● What the task asks
Please convert the lines starting with the first line of the rows and going on through the line with "rusty steel lattice truss [19, 173, 234, 600]" into a Markdown table, leaving out blank lines. Use two columns, Line No. and Line Text.

— START —

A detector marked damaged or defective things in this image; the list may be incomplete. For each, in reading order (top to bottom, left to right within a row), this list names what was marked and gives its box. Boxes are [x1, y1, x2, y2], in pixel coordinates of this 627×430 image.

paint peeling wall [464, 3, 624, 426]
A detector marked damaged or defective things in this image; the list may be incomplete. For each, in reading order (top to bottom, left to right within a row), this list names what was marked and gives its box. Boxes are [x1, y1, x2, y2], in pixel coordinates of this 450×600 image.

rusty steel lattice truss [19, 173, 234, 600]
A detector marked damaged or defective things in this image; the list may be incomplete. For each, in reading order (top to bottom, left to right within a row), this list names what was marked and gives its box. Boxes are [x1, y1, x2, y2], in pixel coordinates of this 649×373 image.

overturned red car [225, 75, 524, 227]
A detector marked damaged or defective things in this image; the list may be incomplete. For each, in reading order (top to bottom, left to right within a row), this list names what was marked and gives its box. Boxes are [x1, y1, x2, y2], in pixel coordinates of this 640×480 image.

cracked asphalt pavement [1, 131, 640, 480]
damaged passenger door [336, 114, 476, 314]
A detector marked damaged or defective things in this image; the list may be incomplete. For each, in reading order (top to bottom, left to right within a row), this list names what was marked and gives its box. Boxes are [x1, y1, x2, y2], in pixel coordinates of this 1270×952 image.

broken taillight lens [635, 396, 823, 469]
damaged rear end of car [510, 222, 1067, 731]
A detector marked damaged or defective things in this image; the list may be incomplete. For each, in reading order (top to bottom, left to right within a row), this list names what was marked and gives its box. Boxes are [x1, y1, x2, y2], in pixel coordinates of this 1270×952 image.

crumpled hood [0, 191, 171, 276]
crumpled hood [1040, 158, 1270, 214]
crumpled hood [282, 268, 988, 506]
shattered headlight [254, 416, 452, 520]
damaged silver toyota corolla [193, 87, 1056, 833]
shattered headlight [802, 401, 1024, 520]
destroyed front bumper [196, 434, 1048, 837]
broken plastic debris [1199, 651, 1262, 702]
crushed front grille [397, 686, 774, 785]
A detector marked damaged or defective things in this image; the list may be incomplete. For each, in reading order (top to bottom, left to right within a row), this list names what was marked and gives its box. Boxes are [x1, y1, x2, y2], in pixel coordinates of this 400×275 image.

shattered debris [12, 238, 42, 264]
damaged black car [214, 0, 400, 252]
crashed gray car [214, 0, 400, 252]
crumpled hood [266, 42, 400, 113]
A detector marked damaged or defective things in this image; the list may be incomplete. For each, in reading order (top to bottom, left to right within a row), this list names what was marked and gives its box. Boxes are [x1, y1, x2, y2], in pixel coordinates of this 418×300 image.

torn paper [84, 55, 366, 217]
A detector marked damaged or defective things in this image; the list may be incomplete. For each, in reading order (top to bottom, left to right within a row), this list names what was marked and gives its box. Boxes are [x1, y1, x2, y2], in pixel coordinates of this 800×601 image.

— END —

● Result below
| Line No. | Line Text |
|---|---|
| 1 | A detector marked damaged or defective things in this image; the list may be incomplete. For each, in reading order (top to bottom, left to right within a row), this list names what was marked and gives its box. Boxes are [x1, y1, x2, y2], in pixel coordinates of this 627×430 image. |
| 2 | paint peeling wall [464, 3, 624, 426] |
| 3 | A detector marked damaged or defective things in this image; the list may be incomplete. For each, in reading order (top to bottom, left to right within a row), this list names what was marked and gives its box. Boxes are [x1, y1, x2, y2], in pixel coordinates of this 450×600 image. |
| 4 | rusty steel lattice truss [19, 173, 234, 600] |